• EXERCICE ÉCRIT A:
Selon l'extrait sur la Fondation EVA-Lanxmeer, pourquoi Marleen Kaptein et son groupe ont-ils créé cette fondation en 1994 ? Répondez en une à trois phrases.
• EXERCICE ÉCRIT B:
Poursuivez l'extrait sur la Fondation EVA-Lanxmeer après sa dernière phrase.

• EXTRAIT DE PAGE:

• • •

Encore une fois, je ne peux qu’être d’accord. On a besoin d’exemples concrets tirés de lieux réels pour motiver les gens et les faire coopérer. Et on a la preuve que ça marche.

Toutefois, cela ne permet pas de savoir comment obtenir les mêmes résultats à l’échelle d’une zone urbaine tout entière. Le gouvernement néerlandais réduit les dépenses publiques et n’a toujours pas trouvé de solution pour faciliter les initiatives extérieures. Mais de nouvelles initiatives continueront toujours de voir le jour !



Marleen Kaptein

Architecte

En 1994, Marleen Kaptein et un groupe d’architectes paysagistes, d’urbanistes, d’experts énergétiques et d’ingénieurs ont créé aux Pays-Bas la Fondation EVA-Lanxmeer, afin de créer un projet pilote pour le développement écologique urbain. La municipalité de Culemborg leur a fourni un terrain et le financement nécessaire, entre 1996 et 2004. La Province de Gelderland, des entreprises ainsi que les futurs habitants ont aussi pris part au projet. Le but, in fine : partager les résultats avec les universités, l’industrie de la construction et d’autres villes.

• • •

• DONNÉES AFFICHÉES:
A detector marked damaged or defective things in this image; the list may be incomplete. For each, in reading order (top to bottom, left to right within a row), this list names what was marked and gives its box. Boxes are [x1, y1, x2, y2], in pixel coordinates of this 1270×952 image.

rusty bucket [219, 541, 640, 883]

• • •

• RÉPONSE ÉCRITE A:
Ils l'ont créée afin de mettre sur pied un projet pilote pour le développement écologique urbain. Le but final était d'en partager les résultats avec les universités, l'industrie de la construction et d'autres villes.

• RÉPONSE ÉCRITE B:
Bruno Bessis

Ingénieur-e

Bruno Bessis est, avec Franck Faucheux, en charge du développement de la démarche ÉcoQuartier au ministère du Logement, de l’Égalité des territoires et de la Ruralité. Ils ont participé au lancement du label national EcoQuartier en 2012. Ils animent un club national écoquartier regroupant des collectivités engagées dans des démarches d’aménagement durable et un comité scientifique chargé d’apporter ses réflexions sur la ville durable.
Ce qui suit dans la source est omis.